Theme Extraction from Textual Data: A Comparative Study of Latent Dirichlet Allocation and Latent Semantic Analysis

1Ugorji C. Calistus, 2Chika R. Okonkwo, 3Chika I. Obi-Okonkwo and 4Obikwelu R. Okonkwo

1,2,4Department of Computer Science, Nnamdi Azikiwe University, Awka, Nigeria

3ICT Department, Federal Radio Corporation of Nigeria (FRCN), Enugu, Nigeria

Email: Ugochuks2@gmail.com, chikaokon@yahoo.com, cobiokonkwo@yahoo.com, ro.okonkwo@unizik.edu.ng

ABSTRACT

In today’s digital age, where information inundates every aspect of our lives, the ability to distill meaningful insights from vast troves of textual data is indispensable. Whether it’s to streamline information retrieval processes, discern sentiment trends, or unveil underlying themes, the demand for efficient and effective methods of theme extraction has never been more pressing. In response to this imperative, our study meticulously investigates two prominent techniques renowned for their prowess in theme extraction: Latent Dirichlet Allocation (LDA) and Latent Semantic Analysis (LSA). Our research embarks on a journey to scrutinize the efficacy of LDA and LSA in teasing out coherent and interpretable themes from diverse textual datasets.
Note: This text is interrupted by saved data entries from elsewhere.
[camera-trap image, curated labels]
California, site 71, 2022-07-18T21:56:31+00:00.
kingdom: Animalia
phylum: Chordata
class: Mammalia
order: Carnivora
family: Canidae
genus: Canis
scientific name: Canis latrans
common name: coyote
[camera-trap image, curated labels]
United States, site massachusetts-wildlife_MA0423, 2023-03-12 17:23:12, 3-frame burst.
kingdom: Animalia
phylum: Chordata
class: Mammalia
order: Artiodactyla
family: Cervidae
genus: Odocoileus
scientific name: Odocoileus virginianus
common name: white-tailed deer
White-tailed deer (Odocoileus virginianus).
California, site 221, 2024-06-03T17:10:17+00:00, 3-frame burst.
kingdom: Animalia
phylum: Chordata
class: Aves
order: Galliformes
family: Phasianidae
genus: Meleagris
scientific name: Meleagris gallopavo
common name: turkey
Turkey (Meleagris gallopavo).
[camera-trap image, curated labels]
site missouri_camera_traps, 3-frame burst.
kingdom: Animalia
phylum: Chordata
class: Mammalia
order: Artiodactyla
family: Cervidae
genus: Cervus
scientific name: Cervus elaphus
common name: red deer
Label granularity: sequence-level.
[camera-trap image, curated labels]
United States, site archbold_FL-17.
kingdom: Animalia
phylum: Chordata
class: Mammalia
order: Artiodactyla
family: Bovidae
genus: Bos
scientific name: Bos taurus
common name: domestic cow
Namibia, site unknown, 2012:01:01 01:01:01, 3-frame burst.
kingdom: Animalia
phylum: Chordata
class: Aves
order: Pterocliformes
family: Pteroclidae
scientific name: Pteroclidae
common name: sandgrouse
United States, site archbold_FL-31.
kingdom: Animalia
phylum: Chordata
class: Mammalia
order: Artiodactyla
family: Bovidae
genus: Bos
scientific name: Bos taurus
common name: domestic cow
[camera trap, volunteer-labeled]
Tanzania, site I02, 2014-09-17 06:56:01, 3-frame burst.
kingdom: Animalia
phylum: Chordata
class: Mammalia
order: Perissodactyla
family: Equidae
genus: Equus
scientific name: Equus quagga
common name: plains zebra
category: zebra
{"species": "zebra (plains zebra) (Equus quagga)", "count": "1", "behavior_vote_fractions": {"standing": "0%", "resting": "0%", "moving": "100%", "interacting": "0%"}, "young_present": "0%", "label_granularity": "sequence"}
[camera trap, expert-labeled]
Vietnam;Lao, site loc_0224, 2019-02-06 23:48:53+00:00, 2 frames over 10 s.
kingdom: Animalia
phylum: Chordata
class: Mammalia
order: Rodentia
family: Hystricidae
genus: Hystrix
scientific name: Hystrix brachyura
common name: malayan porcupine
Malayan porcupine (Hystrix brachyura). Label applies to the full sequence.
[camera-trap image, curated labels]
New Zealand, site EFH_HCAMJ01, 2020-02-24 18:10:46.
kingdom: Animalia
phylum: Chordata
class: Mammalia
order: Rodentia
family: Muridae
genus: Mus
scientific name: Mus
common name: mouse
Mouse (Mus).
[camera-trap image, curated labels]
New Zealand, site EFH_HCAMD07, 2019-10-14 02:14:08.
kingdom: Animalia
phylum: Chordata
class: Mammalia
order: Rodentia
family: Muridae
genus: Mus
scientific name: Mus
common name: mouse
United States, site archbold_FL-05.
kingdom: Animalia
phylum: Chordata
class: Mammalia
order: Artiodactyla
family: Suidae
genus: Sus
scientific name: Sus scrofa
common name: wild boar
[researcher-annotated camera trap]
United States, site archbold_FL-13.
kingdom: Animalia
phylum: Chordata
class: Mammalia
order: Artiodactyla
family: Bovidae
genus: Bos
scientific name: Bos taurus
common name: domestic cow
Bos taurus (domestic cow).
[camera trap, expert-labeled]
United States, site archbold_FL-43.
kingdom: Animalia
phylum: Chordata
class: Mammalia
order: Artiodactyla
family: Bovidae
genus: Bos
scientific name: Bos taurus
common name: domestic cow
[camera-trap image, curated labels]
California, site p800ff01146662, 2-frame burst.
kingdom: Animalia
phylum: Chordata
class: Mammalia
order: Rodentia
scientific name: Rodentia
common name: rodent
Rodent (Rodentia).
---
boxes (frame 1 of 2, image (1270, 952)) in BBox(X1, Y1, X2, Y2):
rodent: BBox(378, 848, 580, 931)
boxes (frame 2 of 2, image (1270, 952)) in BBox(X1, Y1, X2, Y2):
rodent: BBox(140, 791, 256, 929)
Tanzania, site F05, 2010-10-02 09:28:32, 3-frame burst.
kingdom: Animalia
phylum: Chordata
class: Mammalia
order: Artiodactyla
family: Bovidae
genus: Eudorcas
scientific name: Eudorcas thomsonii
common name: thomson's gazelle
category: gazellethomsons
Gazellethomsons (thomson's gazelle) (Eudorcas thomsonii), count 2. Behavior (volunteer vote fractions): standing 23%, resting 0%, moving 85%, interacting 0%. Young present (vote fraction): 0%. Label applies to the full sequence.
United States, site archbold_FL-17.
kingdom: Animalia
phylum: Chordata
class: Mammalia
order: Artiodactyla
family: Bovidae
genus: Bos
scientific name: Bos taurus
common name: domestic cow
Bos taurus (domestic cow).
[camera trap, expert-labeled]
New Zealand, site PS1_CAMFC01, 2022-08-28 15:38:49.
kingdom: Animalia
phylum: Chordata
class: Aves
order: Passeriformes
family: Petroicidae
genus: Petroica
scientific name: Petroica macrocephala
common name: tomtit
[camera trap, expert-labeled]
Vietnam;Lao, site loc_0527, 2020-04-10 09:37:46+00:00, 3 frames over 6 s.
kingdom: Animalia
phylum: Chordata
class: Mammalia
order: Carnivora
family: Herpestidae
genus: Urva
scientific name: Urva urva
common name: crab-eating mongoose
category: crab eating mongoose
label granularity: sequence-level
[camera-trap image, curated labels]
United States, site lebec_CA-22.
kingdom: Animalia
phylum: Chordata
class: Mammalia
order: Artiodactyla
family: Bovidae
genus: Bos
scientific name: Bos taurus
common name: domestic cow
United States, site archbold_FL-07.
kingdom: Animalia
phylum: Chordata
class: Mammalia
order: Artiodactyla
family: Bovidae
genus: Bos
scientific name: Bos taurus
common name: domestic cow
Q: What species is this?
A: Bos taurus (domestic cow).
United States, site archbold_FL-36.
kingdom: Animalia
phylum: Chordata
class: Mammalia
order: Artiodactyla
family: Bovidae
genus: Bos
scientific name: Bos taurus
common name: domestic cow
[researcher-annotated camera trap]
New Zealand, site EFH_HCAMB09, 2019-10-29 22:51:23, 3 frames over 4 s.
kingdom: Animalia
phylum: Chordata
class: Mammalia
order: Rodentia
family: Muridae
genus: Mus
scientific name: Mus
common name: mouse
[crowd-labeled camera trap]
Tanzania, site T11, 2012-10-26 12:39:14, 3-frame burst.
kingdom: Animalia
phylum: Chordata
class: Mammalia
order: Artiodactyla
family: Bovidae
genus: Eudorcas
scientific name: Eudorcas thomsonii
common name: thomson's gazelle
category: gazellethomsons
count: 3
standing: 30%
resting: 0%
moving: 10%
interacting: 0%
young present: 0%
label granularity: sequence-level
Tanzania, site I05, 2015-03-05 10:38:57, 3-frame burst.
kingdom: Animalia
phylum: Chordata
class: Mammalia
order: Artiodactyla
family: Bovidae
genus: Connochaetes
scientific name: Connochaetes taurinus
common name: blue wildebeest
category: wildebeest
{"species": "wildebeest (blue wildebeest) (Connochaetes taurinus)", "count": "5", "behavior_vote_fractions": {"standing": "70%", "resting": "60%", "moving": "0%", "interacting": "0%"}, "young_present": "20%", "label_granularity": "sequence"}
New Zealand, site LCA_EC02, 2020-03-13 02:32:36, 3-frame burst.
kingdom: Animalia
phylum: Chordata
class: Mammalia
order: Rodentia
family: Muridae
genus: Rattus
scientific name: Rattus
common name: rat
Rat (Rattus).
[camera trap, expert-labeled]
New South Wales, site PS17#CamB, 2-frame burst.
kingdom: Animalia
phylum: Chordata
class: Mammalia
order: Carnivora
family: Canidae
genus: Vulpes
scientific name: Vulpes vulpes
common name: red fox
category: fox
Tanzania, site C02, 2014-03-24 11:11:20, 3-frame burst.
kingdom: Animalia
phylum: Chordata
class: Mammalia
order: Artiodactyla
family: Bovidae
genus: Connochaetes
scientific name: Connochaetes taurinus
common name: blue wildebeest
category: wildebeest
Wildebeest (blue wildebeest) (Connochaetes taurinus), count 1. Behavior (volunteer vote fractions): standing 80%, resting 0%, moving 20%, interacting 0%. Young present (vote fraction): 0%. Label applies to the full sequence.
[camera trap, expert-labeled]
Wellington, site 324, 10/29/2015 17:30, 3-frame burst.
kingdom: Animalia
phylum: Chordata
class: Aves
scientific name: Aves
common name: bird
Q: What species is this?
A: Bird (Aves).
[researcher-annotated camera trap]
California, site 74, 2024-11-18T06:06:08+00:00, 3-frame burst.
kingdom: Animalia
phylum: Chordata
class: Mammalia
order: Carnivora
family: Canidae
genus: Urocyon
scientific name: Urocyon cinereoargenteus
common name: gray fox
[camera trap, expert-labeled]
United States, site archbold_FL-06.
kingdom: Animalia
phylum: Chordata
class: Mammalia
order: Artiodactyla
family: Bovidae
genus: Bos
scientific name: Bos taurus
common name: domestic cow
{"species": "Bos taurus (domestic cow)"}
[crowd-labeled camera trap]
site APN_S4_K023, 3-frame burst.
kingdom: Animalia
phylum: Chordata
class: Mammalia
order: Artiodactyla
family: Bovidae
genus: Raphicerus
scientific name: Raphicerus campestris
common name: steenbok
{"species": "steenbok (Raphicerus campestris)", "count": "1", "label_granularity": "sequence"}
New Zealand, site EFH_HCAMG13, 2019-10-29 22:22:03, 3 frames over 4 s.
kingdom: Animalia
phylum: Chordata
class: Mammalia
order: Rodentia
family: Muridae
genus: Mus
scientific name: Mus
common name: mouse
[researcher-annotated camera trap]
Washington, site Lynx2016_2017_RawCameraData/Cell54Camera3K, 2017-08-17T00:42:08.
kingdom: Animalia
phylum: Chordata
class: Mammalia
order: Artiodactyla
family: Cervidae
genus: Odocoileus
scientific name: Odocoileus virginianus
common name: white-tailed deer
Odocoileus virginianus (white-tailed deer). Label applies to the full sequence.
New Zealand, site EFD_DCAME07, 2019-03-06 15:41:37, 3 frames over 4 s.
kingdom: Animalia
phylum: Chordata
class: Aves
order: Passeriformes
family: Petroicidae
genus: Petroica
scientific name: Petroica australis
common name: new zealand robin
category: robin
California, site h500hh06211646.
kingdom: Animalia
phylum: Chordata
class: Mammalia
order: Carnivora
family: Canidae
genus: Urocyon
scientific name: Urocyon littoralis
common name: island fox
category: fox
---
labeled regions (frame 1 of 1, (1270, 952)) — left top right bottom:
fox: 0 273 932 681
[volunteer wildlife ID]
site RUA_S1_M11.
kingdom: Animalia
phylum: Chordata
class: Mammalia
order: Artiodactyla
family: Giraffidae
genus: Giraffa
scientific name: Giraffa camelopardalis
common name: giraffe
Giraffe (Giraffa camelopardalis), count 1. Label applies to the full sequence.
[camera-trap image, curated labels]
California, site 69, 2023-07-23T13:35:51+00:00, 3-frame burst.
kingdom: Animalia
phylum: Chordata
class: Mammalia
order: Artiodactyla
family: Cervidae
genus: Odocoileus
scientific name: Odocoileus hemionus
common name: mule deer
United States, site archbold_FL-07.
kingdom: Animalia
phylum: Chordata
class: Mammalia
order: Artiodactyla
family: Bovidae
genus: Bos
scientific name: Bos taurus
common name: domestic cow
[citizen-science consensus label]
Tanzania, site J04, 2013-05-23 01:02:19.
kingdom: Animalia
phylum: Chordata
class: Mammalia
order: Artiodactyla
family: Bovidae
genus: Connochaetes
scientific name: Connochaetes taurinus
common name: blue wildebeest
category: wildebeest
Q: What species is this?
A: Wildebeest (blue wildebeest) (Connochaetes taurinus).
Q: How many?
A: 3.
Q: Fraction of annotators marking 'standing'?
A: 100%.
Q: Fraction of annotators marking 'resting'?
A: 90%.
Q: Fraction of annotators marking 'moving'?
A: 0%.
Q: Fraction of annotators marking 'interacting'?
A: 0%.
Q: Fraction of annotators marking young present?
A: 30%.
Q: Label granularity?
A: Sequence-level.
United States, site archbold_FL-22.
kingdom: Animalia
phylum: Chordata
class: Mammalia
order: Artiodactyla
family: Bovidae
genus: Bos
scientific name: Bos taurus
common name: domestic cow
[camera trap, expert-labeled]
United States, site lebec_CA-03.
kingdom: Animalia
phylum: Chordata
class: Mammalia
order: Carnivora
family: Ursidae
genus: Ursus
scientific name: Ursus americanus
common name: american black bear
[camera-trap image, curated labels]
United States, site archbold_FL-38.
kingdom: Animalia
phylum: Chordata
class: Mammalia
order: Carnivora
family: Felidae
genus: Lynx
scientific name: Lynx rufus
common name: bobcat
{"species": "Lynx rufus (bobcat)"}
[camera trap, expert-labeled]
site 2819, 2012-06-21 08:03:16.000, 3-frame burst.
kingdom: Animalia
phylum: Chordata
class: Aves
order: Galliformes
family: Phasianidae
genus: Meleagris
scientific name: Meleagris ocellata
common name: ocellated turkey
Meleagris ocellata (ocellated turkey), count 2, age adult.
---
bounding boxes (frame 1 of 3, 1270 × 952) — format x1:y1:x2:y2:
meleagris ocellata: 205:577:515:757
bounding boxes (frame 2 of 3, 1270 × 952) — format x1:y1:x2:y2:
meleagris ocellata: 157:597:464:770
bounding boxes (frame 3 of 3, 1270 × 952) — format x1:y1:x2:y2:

By traversing a spectrum of domains including news articles, scholarly papers, and social media posts, we aim to provide a comprehensive understanding of how these methodologies perform across different textual genres and contexts. Central to our investigation is a rigorous comparative analysis, where we deploy both LDA and LSA algorithms on the datasets under scrutiny. Through meticulous evaluation utilizing metrics such as coherence, topic diversity, and interpretability, we endeavor to unravel the nuances of each technique’s performance in theme extraction. Moreover, we delve into the intricate interplay between parameter settings and theme quality, shedding light on the subtle adjustments that can significantly impact the outcome.The culmination of our study yields invaluable insights into the relative strengths and weaknesses of LDA and LSA in the realm of theme extraction. By identifying scenarios where one technique excels over the other, we unravel the underlying factors contributing to such discrepancies. Additionally, we provide practical guidelines tailored for both researchers and practitioners, facilitating informed decision-making when selecting between LDA and LSA for theme extraction endeavors. These guidelines are intricately woven around the unique characteristics of textual data and the specific objectives guiding the analysis, empowering stakeholders to navigate the theme extraction landscape with confidence and precision.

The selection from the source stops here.